-- Excerpted records --
□ □ □ □ □

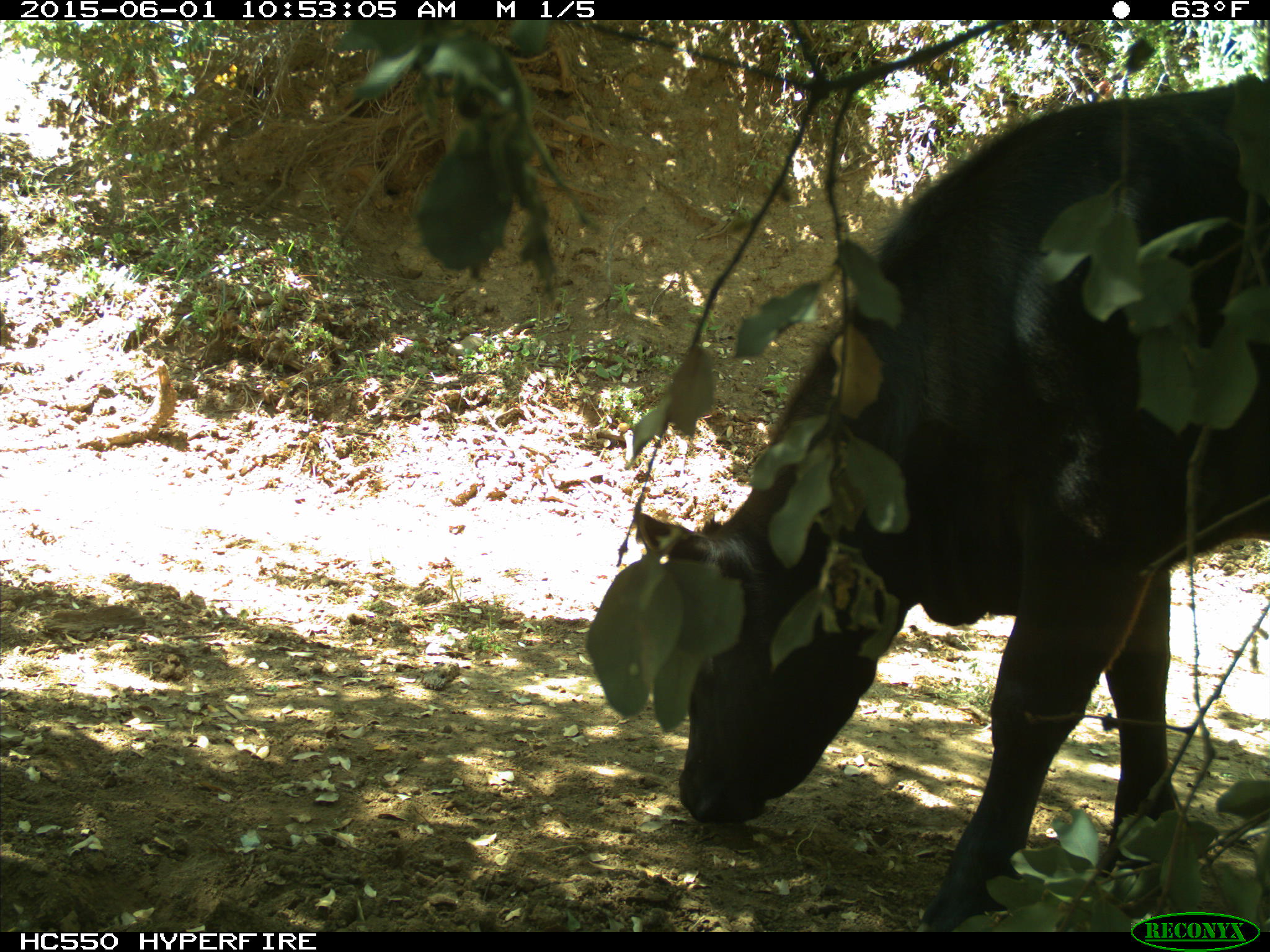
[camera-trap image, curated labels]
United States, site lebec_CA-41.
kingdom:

□ □ □ □ □

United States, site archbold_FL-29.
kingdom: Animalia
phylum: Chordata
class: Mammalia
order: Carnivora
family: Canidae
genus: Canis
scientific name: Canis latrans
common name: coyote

□ □ □ □ □

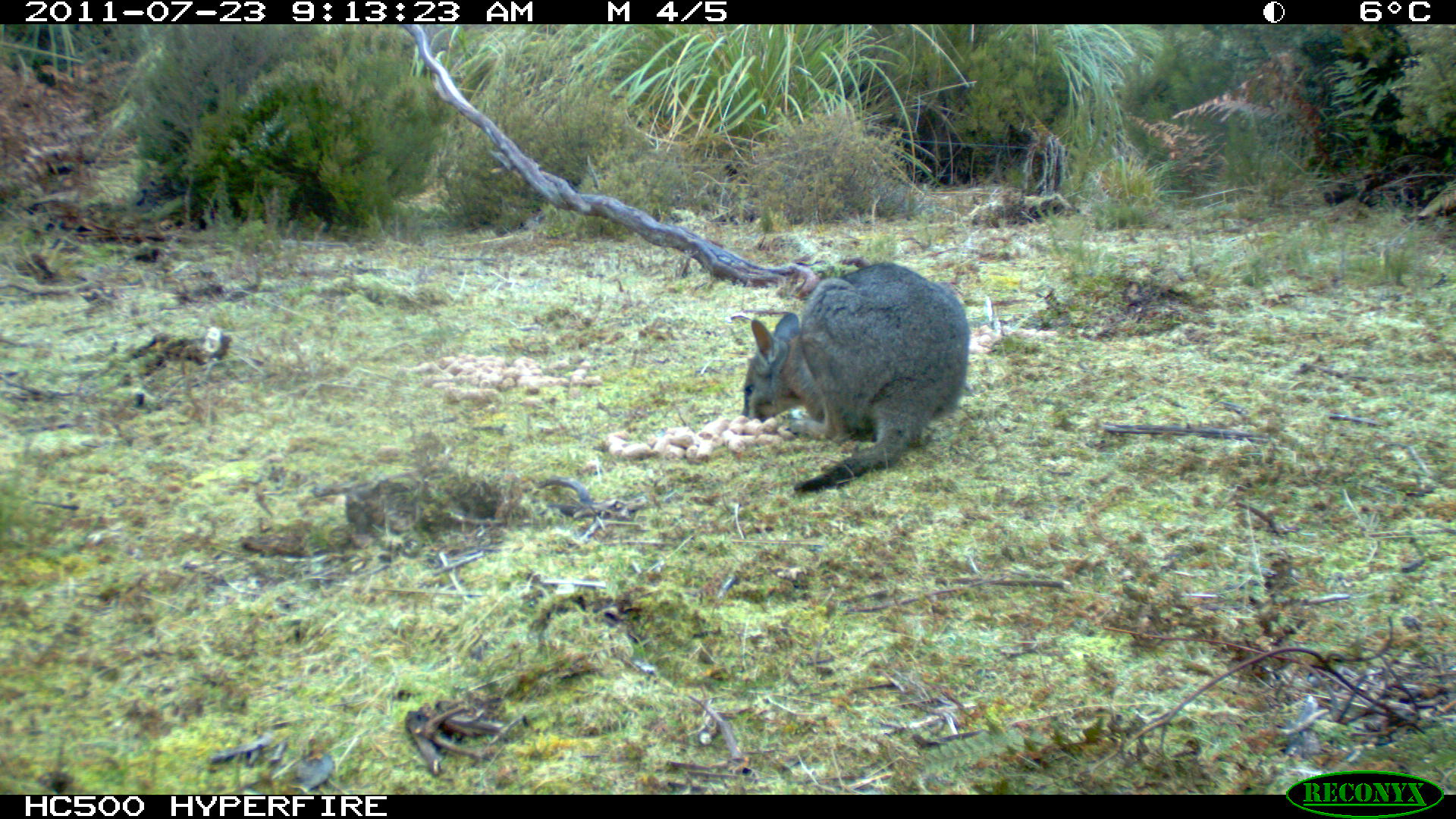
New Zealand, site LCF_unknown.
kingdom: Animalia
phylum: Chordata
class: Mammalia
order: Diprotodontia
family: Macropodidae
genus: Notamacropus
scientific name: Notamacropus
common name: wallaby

□ □ □ □ □

-- Aim of the exercise --
Pick out each line in the material containing "States".

-- Task solution --
United States, site lebec_CA-41.
United States, site archbold_FL-29.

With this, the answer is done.